## Materials provided
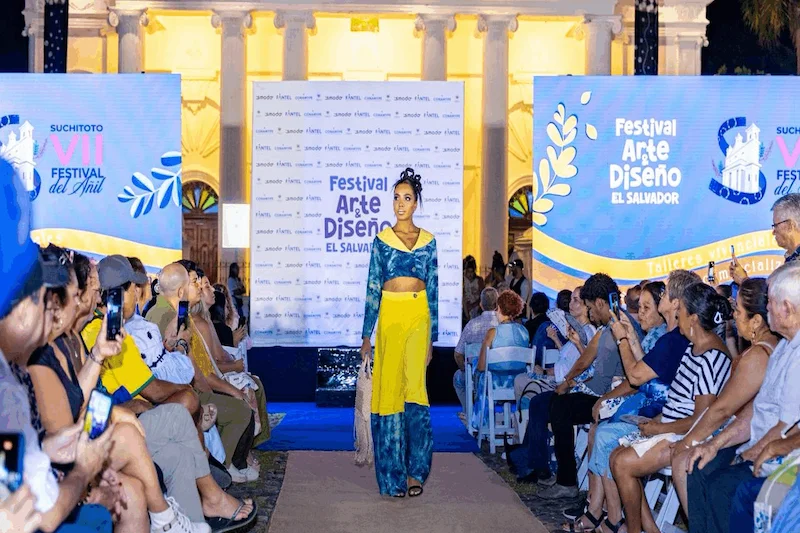 Festival de Arte y Diseño se celebrará en el Tazumal este fin de semana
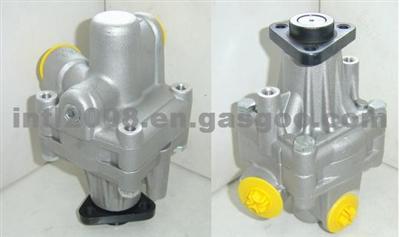 Power Steering Pump For AUDI 100 (4A,C4) 2.0-2.8 1990/12-1994/06 048145155FX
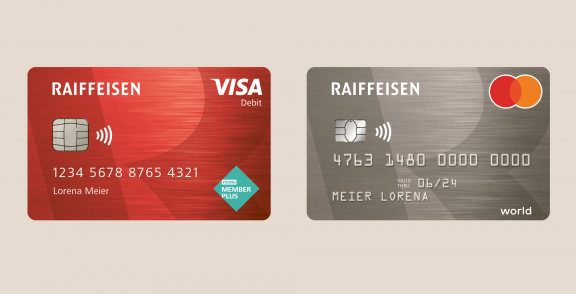 En quoi la carte de débit et la carte de crédit sont-elles complémentaires ?
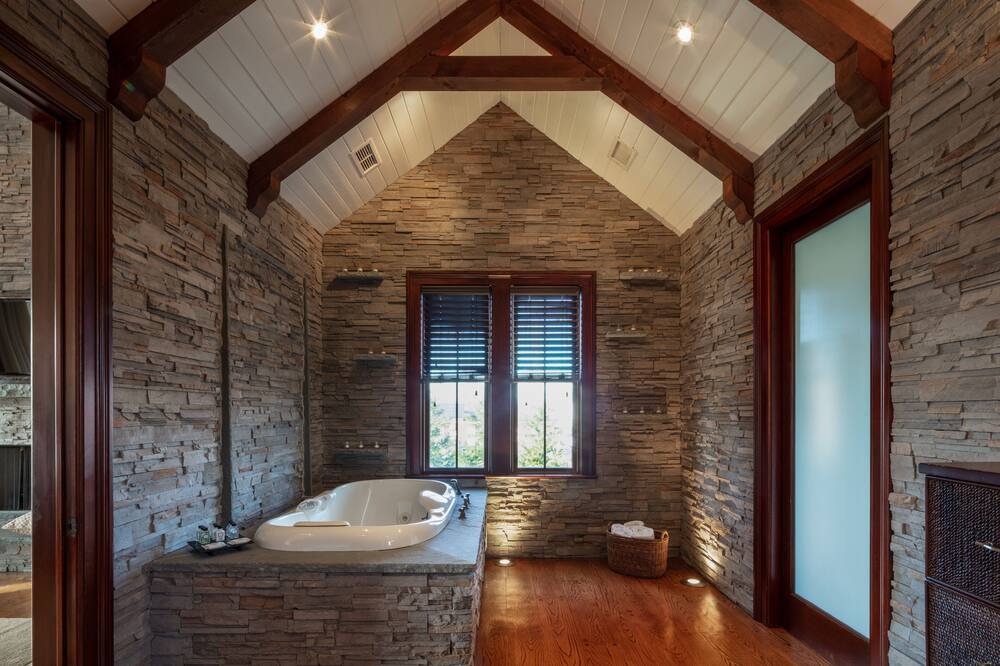 Photo of Bathroom in Village of Southampton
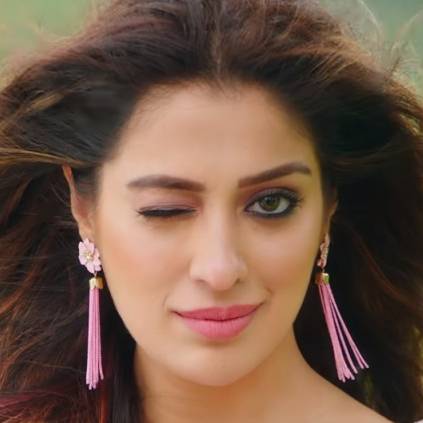 Trailer of Laxmi Raai’s Where is the Venkatalakshmi releases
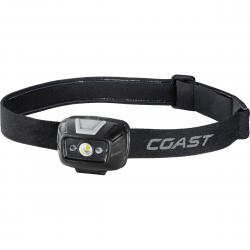 COAST FL20R Rechargeable Headlamp - Pandelampe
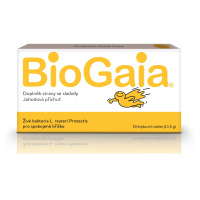 Biogaia ProTectis 30 tablet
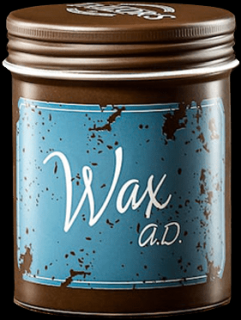 TAILORS Tailor´s Wax vosk na vlasy 100ml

## Exercise prompt
Retype every line of the listing above word for word, leaving out the pictures.

## Answer to this task
 Festival de Arte y Diseño se celebrará en el Tazumal este fin de semana
 Power Steering Pump For AUDI 100 (4A,C4) 2.0-2.8 1990/12-1994/06 048145155FX
 En quoi la carte de débit et la carte de crédit sont-elles complémentaires ?
 Photo of Bathroom in Village of Southampton
 Trailer of Laxmi Raai’s Where is the Venkatalakshmi releases
 COAST FL20R Rechargeable Headlamp - Pandelampe
 Biogaia ProTectis 30 tablet
 TAILORS Tailor´s Wax vosk na vlasy 100ml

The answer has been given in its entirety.